**SHORT PROBLEM 1:** In the discussion of human rights below, list the unalienable rights named in the quoted line about being endowed by a Creator.
**SHORT PROBLEM 2:** Reproduce everything in the human rights discussion from "The classic American viewpoint is" down to "of their own.".

**SOURCE:**
· · · ·

The reason is that it violates human rights for very little justified purpose.

I never failed to understand how libertarians could think like that. Human rights are fiction created by the state and existing only trough the state.

And it is easy to prove - take any human, do the thoroughest possible vivisection on them and you won't be able to find a single right.

I never failed to understand how libertarians could think like that. Human rights are fiction created by the state and existing only trough the state.

I'm not a libertarian, but I am sympathetic to their position. I'm not sure I would frame the issue in terms of human rights, but I remember my youth when you could live your life without constantly showing your ID to people. I crossed between the US and Canada many times without being asked for a passport or even a driver license. I flew many times without presenting any kind of ID, let alone fingerprints.

I am not thrilled about the fact that we've drifted into a police/surveillance state type of situation. I do appreciate the lower crime rates, but I think that almost the same thing could have been accomplished if the West had stayed 90+% people of European descent.

The classic American viewpoint is that rights are given by God. Such as this famous line.

We hold these truths to be self-evident, that all men are created equal, that they are endowed by their Creator with certain unalienable Rights, that among these are Life, Liberty and the pursuit of Happiness.--

That free will allows for bad humans to trample on god's gifts doesn't make them any less divinely bestowed to the classic American viewpoint.

the state.

"The state" is not real, outside of being what we call the most powerful and recognized dominant organization of a given area or people. It is composed of people and in the classic view it is the people's own responsibility to fight for and protect their own natural rights, granted by God, from others who mean to harm them. Hence the American revolution, usurping an abusive state for one of their own.

States are fictions created by individuals and exist only through individuals. Go to any courthouse, police station, parliament building, do the thoroughest possible search, and you won't be able to find a single state. Just a bunch of individuals! Rights are a Schelling point that let individuals who don't call themselves members of the state regulate the behaviors of those who do. Without these Schelling points, the state is allowed to do anything whatsoever. That's obviously bad.

It may be bad, but states have always been allowed to do whatever they please.

And it is easy to prove - take any human, do the thoroughest possible vivisection on them and you won't be able to find a single right.

This applies to a ton of things though. Take the universe and grind it down to the finest powder and sieve it through the finest sieve and then show me one atom of justice, mercy, fairness, god, faith, happiness, race, love, LLCs, etc. The list goes on. Not everything is a physically existing element.

A strictly materialist viewpoint of reality is likely insufferably bleak to the point that no one alive would want to live it.

· · · ·

**GIVEN INFORMATION:**
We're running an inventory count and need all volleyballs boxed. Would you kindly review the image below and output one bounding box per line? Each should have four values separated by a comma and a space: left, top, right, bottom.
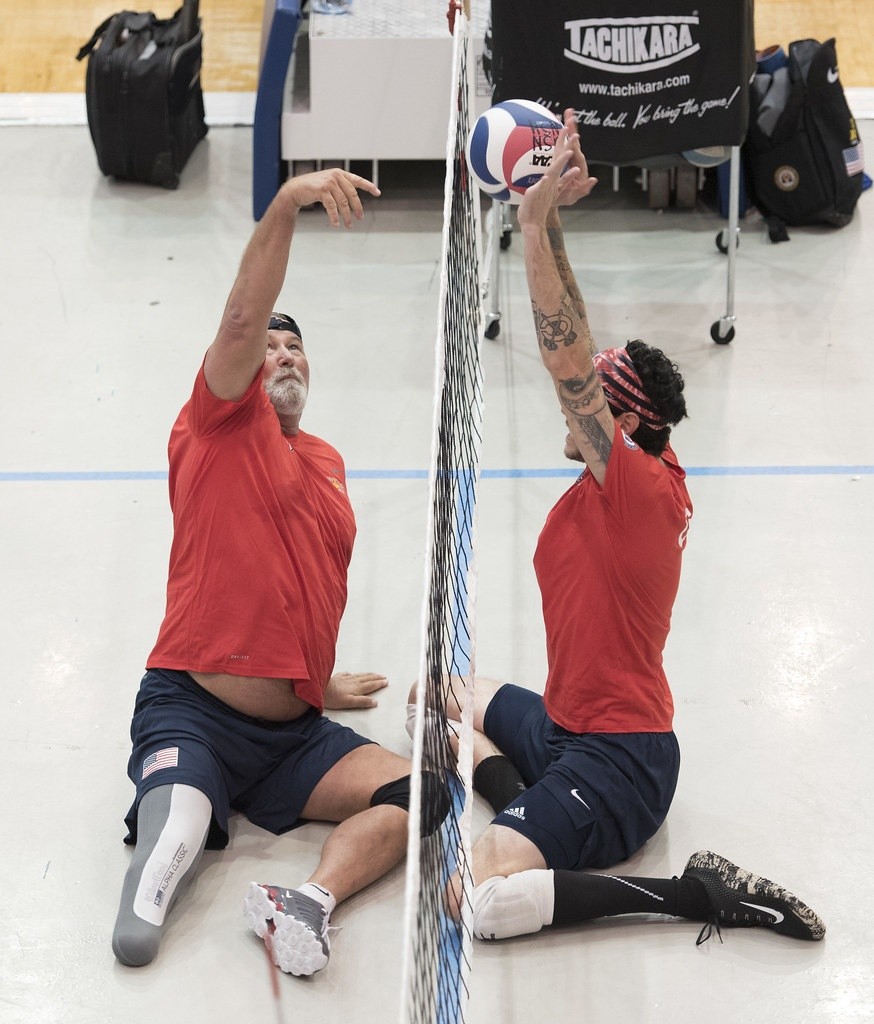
464, 97, 574, 205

· · · ·

**CORRECT OUTPUT 1:**
- Life
- Liberty
- the pursuit of Happiness

**CORRECT OUTPUT 2:**
The classic American viewpoint is that rights are given by God. Such as this famous line.

We hold these truths to be self-evident, that all men are created equal, that they are endowed by their Creator with certain unalienable Rights, that among these are Life, Liberty and the pursuit of Happiness.--

That free will allows for bad humans to trample on god's gifts doesn't make them any less divinely bestowed to the classic American viewpoint.

the state.

"The state" is not real, outside of being what we call the most powerful and recognized dominant organization of a given area or people. It is composed of people and in the classic view it is the people's own responsibility to fight for and protect their own natural rights, granted by God, from others who mean to harm them. Hence the American revolution, usurping an abusive state for one of their own.